To start, identify the consumption of costs by the procedures being performed in the OR and choose the most appropriate driver. Using a software that integrates well with your EMR system, patient accounting system and other systems to build a model will make it easier to understand your OR costs. Use this new methodology in your pilot area for a testing period. After the model and results are validated, the process can be rolled out across other departments in phased order, getting buy-in along the way of the new process.
- Make a clean break from the old. Putting in new methodology and potentially new software takes time, budget, resources and effort. When a choice has been made to invest this time and effort, make sure you do not design the new system to mimic old methodologies.

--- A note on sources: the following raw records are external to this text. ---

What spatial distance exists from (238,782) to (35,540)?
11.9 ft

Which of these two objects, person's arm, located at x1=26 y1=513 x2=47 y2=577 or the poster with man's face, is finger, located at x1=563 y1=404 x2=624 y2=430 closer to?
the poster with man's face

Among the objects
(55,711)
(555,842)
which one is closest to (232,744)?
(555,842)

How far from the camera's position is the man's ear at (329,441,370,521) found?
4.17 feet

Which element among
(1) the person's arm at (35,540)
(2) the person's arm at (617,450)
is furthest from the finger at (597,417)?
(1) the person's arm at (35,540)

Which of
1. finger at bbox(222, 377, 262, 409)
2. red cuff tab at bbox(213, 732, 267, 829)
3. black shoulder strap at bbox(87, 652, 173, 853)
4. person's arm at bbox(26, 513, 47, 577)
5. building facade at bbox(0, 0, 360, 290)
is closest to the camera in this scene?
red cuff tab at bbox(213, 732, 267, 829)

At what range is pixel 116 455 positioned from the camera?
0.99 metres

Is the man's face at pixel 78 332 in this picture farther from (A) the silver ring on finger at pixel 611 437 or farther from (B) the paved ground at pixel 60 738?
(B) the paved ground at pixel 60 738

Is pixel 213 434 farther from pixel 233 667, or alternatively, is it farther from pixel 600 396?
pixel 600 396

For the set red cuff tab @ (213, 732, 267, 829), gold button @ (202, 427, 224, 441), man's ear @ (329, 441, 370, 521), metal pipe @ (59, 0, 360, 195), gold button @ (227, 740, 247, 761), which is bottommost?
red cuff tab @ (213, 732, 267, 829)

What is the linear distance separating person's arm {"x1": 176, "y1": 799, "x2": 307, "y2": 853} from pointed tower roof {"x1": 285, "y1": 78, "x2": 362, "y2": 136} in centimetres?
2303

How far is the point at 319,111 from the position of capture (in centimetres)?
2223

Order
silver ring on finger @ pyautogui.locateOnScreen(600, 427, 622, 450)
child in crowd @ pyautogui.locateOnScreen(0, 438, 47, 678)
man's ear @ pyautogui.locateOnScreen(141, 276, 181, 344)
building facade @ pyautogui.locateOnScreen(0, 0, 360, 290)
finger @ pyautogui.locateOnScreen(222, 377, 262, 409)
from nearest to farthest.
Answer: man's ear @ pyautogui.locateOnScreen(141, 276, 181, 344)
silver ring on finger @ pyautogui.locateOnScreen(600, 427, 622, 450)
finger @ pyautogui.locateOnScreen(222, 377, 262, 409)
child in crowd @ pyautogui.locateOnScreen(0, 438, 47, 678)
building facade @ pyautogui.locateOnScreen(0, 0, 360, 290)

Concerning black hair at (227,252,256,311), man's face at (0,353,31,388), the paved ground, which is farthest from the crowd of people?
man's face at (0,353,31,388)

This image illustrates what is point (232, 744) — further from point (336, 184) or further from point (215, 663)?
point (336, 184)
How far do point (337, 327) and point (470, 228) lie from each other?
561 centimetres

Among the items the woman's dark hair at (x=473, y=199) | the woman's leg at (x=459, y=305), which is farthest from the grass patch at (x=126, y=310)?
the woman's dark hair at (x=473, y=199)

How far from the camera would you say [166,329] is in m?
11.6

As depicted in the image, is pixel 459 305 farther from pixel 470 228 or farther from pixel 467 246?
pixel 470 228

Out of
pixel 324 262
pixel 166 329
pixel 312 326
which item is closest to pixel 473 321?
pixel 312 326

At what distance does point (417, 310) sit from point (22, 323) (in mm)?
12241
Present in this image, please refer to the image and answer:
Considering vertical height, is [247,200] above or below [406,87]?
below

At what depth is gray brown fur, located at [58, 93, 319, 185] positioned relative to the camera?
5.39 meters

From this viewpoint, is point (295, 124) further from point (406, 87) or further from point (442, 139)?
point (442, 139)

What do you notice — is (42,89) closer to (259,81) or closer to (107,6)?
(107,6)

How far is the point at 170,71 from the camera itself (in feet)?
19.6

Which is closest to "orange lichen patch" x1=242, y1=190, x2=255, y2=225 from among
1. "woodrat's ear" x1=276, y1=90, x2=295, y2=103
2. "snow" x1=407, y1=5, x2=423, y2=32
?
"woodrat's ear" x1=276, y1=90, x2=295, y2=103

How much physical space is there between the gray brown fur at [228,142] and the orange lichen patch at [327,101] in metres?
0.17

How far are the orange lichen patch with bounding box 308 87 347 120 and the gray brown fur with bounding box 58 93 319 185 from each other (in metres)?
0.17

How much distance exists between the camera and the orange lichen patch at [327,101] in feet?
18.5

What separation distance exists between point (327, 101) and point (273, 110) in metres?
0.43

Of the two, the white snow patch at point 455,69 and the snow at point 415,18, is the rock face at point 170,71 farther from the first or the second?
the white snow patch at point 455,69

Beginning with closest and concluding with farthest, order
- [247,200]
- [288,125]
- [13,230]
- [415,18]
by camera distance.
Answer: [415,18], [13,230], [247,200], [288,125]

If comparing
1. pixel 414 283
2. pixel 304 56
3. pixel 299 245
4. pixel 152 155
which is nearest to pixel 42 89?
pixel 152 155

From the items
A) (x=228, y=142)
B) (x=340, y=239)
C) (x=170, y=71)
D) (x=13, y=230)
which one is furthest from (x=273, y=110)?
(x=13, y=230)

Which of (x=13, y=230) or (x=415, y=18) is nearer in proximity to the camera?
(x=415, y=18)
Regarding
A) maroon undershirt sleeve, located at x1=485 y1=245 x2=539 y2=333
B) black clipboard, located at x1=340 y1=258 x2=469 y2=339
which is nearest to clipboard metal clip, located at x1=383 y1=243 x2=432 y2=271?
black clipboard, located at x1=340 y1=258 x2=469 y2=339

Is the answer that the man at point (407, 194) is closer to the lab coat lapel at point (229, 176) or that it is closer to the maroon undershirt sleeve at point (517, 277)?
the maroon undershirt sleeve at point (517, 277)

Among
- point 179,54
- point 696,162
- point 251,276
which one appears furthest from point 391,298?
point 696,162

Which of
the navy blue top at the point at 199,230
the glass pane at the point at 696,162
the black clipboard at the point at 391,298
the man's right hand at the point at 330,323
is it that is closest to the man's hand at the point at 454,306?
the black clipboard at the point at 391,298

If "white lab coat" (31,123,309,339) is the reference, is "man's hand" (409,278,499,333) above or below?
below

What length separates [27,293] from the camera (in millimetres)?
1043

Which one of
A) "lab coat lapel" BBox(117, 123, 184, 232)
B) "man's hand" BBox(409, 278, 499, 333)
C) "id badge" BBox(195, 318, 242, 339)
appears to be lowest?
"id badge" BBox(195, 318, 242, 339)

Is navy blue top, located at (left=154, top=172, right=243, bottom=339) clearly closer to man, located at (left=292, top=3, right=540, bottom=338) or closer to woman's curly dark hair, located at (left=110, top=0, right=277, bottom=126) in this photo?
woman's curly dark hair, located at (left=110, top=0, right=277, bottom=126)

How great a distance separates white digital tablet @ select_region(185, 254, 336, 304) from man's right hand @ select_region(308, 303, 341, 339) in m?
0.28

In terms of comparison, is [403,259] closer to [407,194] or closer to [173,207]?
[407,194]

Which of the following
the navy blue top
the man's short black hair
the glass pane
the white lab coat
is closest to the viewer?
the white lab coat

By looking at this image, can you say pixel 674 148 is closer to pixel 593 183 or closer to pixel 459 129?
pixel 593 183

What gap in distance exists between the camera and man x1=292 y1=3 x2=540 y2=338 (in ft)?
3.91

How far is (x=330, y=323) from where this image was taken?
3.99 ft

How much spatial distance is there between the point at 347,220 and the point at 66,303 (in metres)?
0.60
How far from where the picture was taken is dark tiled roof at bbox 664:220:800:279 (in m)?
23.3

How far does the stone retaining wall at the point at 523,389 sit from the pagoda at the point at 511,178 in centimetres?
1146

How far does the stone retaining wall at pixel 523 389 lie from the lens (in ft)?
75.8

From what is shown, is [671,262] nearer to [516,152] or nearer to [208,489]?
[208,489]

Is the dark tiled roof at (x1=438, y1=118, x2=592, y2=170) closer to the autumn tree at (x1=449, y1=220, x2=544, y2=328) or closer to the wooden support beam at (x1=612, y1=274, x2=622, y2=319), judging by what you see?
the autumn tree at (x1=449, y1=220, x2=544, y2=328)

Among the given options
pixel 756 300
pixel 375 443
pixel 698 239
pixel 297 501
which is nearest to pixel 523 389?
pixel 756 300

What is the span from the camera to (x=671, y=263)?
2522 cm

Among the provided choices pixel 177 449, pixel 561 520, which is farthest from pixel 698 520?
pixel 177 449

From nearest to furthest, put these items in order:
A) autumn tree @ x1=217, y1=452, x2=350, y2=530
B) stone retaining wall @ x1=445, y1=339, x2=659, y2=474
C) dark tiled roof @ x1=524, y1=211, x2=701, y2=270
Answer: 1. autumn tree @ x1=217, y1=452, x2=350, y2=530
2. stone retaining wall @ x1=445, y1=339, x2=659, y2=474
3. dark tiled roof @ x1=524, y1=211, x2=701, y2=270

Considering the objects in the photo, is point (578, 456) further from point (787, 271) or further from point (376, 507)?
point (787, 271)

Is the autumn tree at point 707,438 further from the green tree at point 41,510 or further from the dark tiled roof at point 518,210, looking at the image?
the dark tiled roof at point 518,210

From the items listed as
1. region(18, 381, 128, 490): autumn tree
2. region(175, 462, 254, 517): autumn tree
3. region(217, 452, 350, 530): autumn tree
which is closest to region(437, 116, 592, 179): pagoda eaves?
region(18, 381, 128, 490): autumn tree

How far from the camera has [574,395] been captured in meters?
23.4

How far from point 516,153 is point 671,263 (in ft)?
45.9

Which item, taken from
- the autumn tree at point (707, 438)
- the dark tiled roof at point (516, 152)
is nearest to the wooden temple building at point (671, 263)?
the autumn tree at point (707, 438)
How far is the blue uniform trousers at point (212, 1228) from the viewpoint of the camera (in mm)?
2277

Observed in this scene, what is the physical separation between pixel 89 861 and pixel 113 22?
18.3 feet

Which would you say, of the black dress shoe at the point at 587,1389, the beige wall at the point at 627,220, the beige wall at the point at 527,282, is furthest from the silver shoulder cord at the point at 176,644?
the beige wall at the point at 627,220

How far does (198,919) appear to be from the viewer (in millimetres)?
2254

- Drive decision-making, not just improvement in cost accounting. A new cost-accounting method will help understand detailed costs, the cost drivers and direct costs. To perform meaningful analytics that you can use to transform your business, a strong reporting system is also necessary. With a transparent view and a single source of truth, the efforts of clinicians, operations and finance can be combined to drive informed decision-making. Data-driven methodology can:
- Improve assignment of costs based on the actual drivers of expenses
- Determine a better understanding of the profitability of departments, patients and other relevant dimensions (hospital, physician, service line, specialty, disease, etc.)
- Generate automated patient and service line profitability data and reports
- Support standardized costing
- Provide flexible model structure to allow for growth
Modernize or fall behind
Accurate costing has been a missing component of the decision-making process for many health care organizations. The future success of health care providers and health systems hinges on moving away from traditional cost-accounting methods, using the right systems and taking advantage of the expanded amount of data now available to make informed decisions. As cost pressures grow, health care organizations will need to be able to use analytics to understand which areas of the organization are profitable and which are not. Along with the need to cut costs, there is growing expectation to improve quality and manage population health. Without better cost accounting, moving to assessment of services and making smart choices about growth strategy is not possible.